GIVEN PROBLEM 1.
Return each line of the entries below that contains the word "point". Case counts.

# Wax issues?



## mrmidWest (Sep 26, 2011)

I recently waxed my Capita, no problems, and it worked real well on the mountain. I'm now trying to wax my Echelon and I'm getting these rough patches of wax when i scrape it along the side. I keep trying to scrape it but it doesnt seem to be doing anything.. The patches are about an inch from the edge, 2-3 inches wide, and run almost the length of the board, until the nose and tail curve up. Anyone know what I'm doing wrong or what I can do to correct this?


----------



## wrathfuldeity (Oct 5, 2007)

idk, maybe they used a harder wax on the edges where it wears off faster. Perhaps de-wax it with base cleaner, let dry and re-wax.


----------



## honeycomb (Feb 6, 2011)

Are you sure you're scraping wax? Rough white patches are usually where the base is dried out, no wax. Try buffing it with scotch brite, if it doesn't go away the base is dried out. Check your iron temp and make sure you're getting the base warm enough to absorb the wax. It should take 10-20mins to melt in the wax, get it hot enough that it stays liquid for 20-30seconds after you move the iron to a different part of the base. If the base is really dried out, let the board cool then melt the wax in again, adding more wax in places if needed.


----------



## EchelonSnow (Apr 25, 2011)

Hi, don here. What board are you riding? I suspect that what you're getting is an artifact of extra wax from the non- flat base- if it's a BS/true3d board, remember that there is a central flat section, and two crescent shaped sections abou in the width you are describing that are the raised portions. This also occurs on the lite3d version, although it probably isn't as noticeable.

This is the case of all non-flat bases, not just us-- easy rider, spoon, TBT- they all require techniques different from traditional flat bases.


----------

INPUT ROWS.
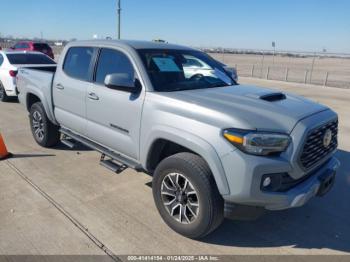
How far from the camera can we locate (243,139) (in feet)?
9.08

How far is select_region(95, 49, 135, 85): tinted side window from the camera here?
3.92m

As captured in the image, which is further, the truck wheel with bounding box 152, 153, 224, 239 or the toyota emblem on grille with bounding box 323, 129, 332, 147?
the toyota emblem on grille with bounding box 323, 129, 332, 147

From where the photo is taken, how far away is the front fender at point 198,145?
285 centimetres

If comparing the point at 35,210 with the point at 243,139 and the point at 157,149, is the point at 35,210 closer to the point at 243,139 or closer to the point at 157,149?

...

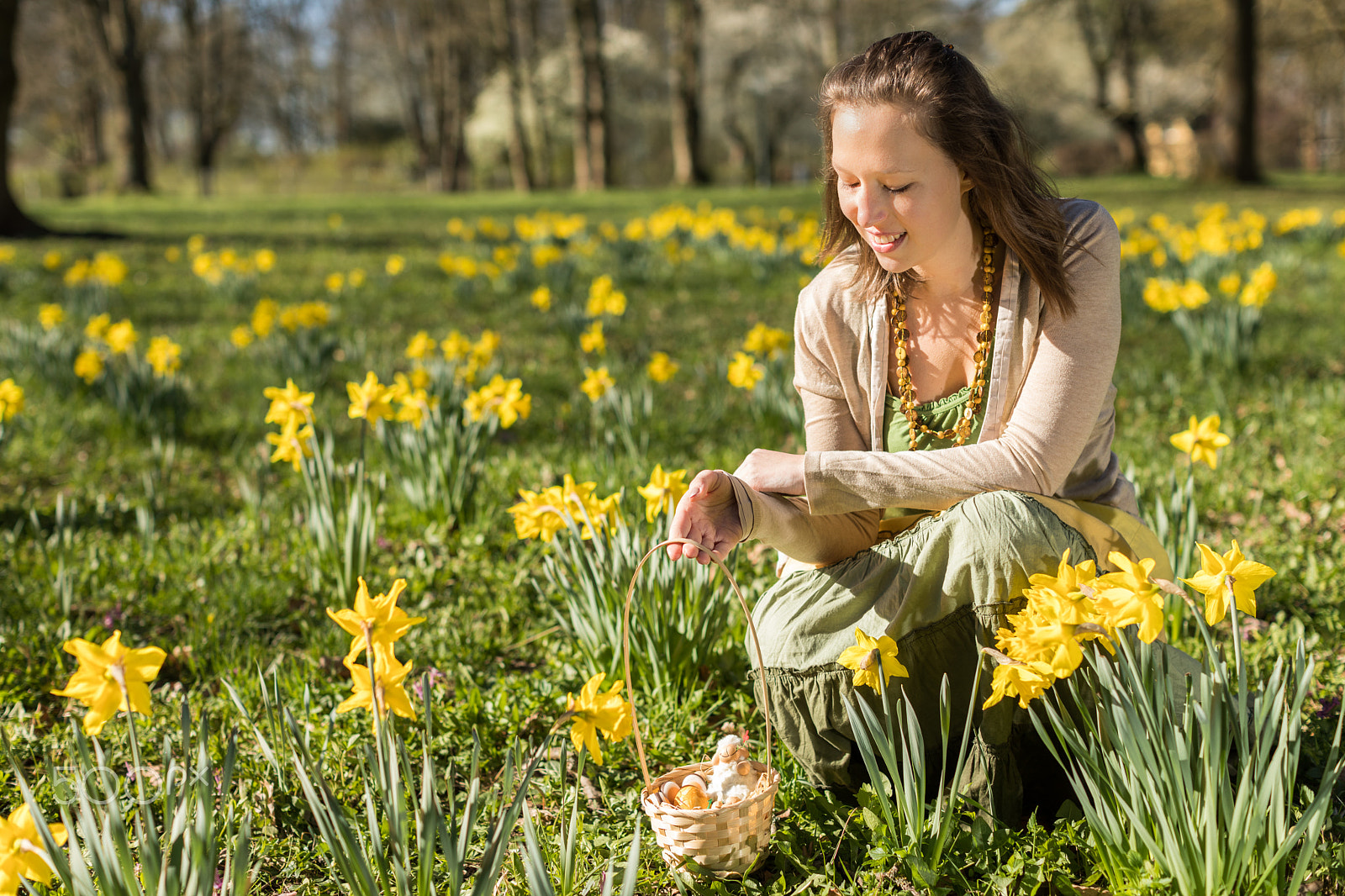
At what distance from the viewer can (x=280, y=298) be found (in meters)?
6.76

* * *

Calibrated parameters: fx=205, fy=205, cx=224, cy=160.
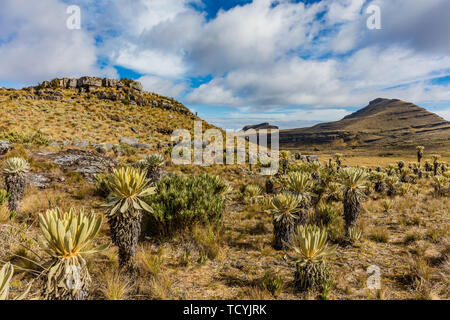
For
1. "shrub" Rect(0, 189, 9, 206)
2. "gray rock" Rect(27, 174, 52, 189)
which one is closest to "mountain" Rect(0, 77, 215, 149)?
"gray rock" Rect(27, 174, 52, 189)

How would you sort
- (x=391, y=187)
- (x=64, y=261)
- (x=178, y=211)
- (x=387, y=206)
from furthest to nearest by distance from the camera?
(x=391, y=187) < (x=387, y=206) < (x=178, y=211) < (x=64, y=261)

GIVEN PROBLEM 2.
List the usernames of everyone who posted in the wax thread above.

WORKED ANSWER 1.
From where the photo is taken, how far away is the front fender at point 198,145?
If comparing the point at 35,210 with the point at 243,139 and the point at 157,149, is the point at 35,210 closer to the point at 243,139 or closer to the point at 157,149?

WORKED ANSWER 2.
mrmidWest, wrathfuldeity, honeycomb, EchelonSnow